QUOTED TEXT =
- - - -

# How do I COMPLETELY clean iPhone 4s for new owner???



## meand3midgets (Jan 2, 2013)

Hi everyone! 

I have an Apple iPhone 4s 32gb that I am getting rid of, only because I want to buy a new phone. I know there is a reset option, BUT, I am very sketchy about that because I know some people can restore what has been deleted and steal personal info. 
Is there any possible way to COMPLETELY wipe clean this iPhone like it had never been used before? I don't want any of my personal info found at all. 

Thanks in advance!


----------



## etaf (Oct 2, 2003)

have a read here
http://ipod.about.com/od/iphonetroubleshooting/ht/Factory-Reset-Iphone-4.htm


----------



## meand3midgets (Jan 2, 2013)

Thank you, etaf!!! Very helpful info!

I do have one more question...

- - - -

Records from a collection
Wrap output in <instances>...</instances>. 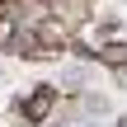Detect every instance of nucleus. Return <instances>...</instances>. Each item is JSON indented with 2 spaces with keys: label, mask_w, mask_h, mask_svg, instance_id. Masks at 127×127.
Returning <instances> with one entry per match:
<instances>
[{
  "label": "nucleus",
  "mask_w": 127,
  "mask_h": 127,
  "mask_svg": "<svg viewBox=\"0 0 127 127\" xmlns=\"http://www.w3.org/2000/svg\"><path fill=\"white\" fill-rule=\"evenodd\" d=\"M52 108H57V90H47V85H38V90H33V94L19 104V113H24L28 123H42Z\"/></svg>",
  "instance_id": "f257e3e1"
},
{
  "label": "nucleus",
  "mask_w": 127,
  "mask_h": 127,
  "mask_svg": "<svg viewBox=\"0 0 127 127\" xmlns=\"http://www.w3.org/2000/svg\"><path fill=\"white\" fill-rule=\"evenodd\" d=\"M99 57H104L108 66H127V42H108V47H104Z\"/></svg>",
  "instance_id": "f03ea898"
}]
</instances>
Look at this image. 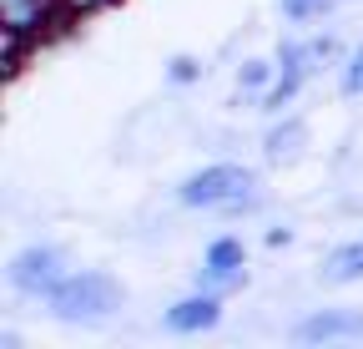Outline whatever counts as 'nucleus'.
<instances>
[{
	"label": "nucleus",
	"mask_w": 363,
	"mask_h": 349,
	"mask_svg": "<svg viewBox=\"0 0 363 349\" xmlns=\"http://www.w3.org/2000/svg\"><path fill=\"white\" fill-rule=\"evenodd\" d=\"M177 203L192 213H222V218H247L262 208V178L247 162H207L192 178H182Z\"/></svg>",
	"instance_id": "f257e3e1"
},
{
	"label": "nucleus",
	"mask_w": 363,
	"mask_h": 349,
	"mask_svg": "<svg viewBox=\"0 0 363 349\" xmlns=\"http://www.w3.org/2000/svg\"><path fill=\"white\" fill-rule=\"evenodd\" d=\"M126 309V284L106 269H76V274H61V284L45 294V314L56 324H86L96 329L106 319H116Z\"/></svg>",
	"instance_id": "f03ea898"
},
{
	"label": "nucleus",
	"mask_w": 363,
	"mask_h": 349,
	"mask_svg": "<svg viewBox=\"0 0 363 349\" xmlns=\"http://www.w3.org/2000/svg\"><path fill=\"white\" fill-rule=\"evenodd\" d=\"M61 274H66V258H61V248H56V243H26V248L11 258L6 284H11V294L45 304V294L61 284Z\"/></svg>",
	"instance_id": "7ed1b4c3"
},
{
	"label": "nucleus",
	"mask_w": 363,
	"mask_h": 349,
	"mask_svg": "<svg viewBox=\"0 0 363 349\" xmlns=\"http://www.w3.org/2000/svg\"><path fill=\"white\" fill-rule=\"evenodd\" d=\"M192 284L197 289H207V294H238V289H247V243L238 238V233H222V238H212L207 248H202V269L192 274Z\"/></svg>",
	"instance_id": "20e7f679"
},
{
	"label": "nucleus",
	"mask_w": 363,
	"mask_h": 349,
	"mask_svg": "<svg viewBox=\"0 0 363 349\" xmlns=\"http://www.w3.org/2000/svg\"><path fill=\"white\" fill-rule=\"evenodd\" d=\"M66 21V0H0V36L35 46V41Z\"/></svg>",
	"instance_id": "39448f33"
},
{
	"label": "nucleus",
	"mask_w": 363,
	"mask_h": 349,
	"mask_svg": "<svg viewBox=\"0 0 363 349\" xmlns=\"http://www.w3.org/2000/svg\"><path fill=\"white\" fill-rule=\"evenodd\" d=\"M217 324H222V294H207V289L177 299L172 309L162 314V329L177 334V339H187V334H212Z\"/></svg>",
	"instance_id": "423d86ee"
},
{
	"label": "nucleus",
	"mask_w": 363,
	"mask_h": 349,
	"mask_svg": "<svg viewBox=\"0 0 363 349\" xmlns=\"http://www.w3.org/2000/svg\"><path fill=\"white\" fill-rule=\"evenodd\" d=\"M298 344H333V339H363V309H313L293 324Z\"/></svg>",
	"instance_id": "0eeeda50"
},
{
	"label": "nucleus",
	"mask_w": 363,
	"mask_h": 349,
	"mask_svg": "<svg viewBox=\"0 0 363 349\" xmlns=\"http://www.w3.org/2000/svg\"><path fill=\"white\" fill-rule=\"evenodd\" d=\"M303 152H308V122H303V117H283V122H272V127H267L262 157H267L272 167H293Z\"/></svg>",
	"instance_id": "6e6552de"
},
{
	"label": "nucleus",
	"mask_w": 363,
	"mask_h": 349,
	"mask_svg": "<svg viewBox=\"0 0 363 349\" xmlns=\"http://www.w3.org/2000/svg\"><path fill=\"white\" fill-rule=\"evenodd\" d=\"M318 279H323L328 289L358 284V279H363V238H348V243L328 248V253H323V269H318Z\"/></svg>",
	"instance_id": "1a4fd4ad"
},
{
	"label": "nucleus",
	"mask_w": 363,
	"mask_h": 349,
	"mask_svg": "<svg viewBox=\"0 0 363 349\" xmlns=\"http://www.w3.org/2000/svg\"><path fill=\"white\" fill-rule=\"evenodd\" d=\"M272 81H278V61H242L238 66V92L242 97H262Z\"/></svg>",
	"instance_id": "9d476101"
},
{
	"label": "nucleus",
	"mask_w": 363,
	"mask_h": 349,
	"mask_svg": "<svg viewBox=\"0 0 363 349\" xmlns=\"http://www.w3.org/2000/svg\"><path fill=\"white\" fill-rule=\"evenodd\" d=\"M333 6H338V0H278L283 21H293V26H303V21H318V16H328Z\"/></svg>",
	"instance_id": "9b49d317"
},
{
	"label": "nucleus",
	"mask_w": 363,
	"mask_h": 349,
	"mask_svg": "<svg viewBox=\"0 0 363 349\" xmlns=\"http://www.w3.org/2000/svg\"><path fill=\"white\" fill-rule=\"evenodd\" d=\"M202 76H207V66H202L197 56H172V61H167V81H172V86H197Z\"/></svg>",
	"instance_id": "f8f14e48"
},
{
	"label": "nucleus",
	"mask_w": 363,
	"mask_h": 349,
	"mask_svg": "<svg viewBox=\"0 0 363 349\" xmlns=\"http://www.w3.org/2000/svg\"><path fill=\"white\" fill-rule=\"evenodd\" d=\"M338 92L343 97H363V46L343 61V76H338Z\"/></svg>",
	"instance_id": "ddd939ff"
},
{
	"label": "nucleus",
	"mask_w": 363,
	"mask_h": 349,
	"mask_svg": "<svg viewBox=\"0 0 363 349\" xmlns=\"http://www.w3.org/2000/svg\"><path fill=\"white\" fill-rule=\"evenodd\" d=\"M101 6H111V0H66V21H76V16H96Z\"/></svg>",
	"instance_id": "4468645a"
},
{
	"label": "nucleus",
	"mask_w": 363,
	"mask_h": 349,
	"mask_svg": "<svg viewBox=\"0 0 363 349\" xmlns=\"http://www.w3.org/2000/svg\"><path fill=\"white\" fill-rule=\"evenodd\" d=\"M288 243H293V228H288V223L267 228V248H288Z\"/></svg>",
	"instance_id": "2eb2a0df"
}]
</instances>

- - - -

WHAT IS ASKED =
Quote in full the forum thread above on wiping an iPhone 4s clean for a new owner, without changing anything.

EXERCISE RESPONSE =
# How do I COMPLETELY clean iPhone 4s for new owner???



## meand3midgets (Jan 2, 2013)

Hi everyone! 

I have an Apple iPhone 4s 32gb that I am getting rid of, only because I want to buy a new phone. I know there is a reset option, BUT, I am very sketchy about that because I know some people can restore what has been deleted and steal personal info. 
Is there any possible way to COMPLETELY wipe clean this iPhone like it had never been used before? I don't want any of my personal info found at all. 

Thanks in advance!


----------



## etaf (Oct 2, 2003)

have a read here
http://ipod.about.com/od/iphonetroubleshooting/ht/Factory-Reset-Iphone-4.htm


----------



## meand3midgets (Jan 2, 2013)

Thank you, etaf!!! Very helpful info!

I do have one more question...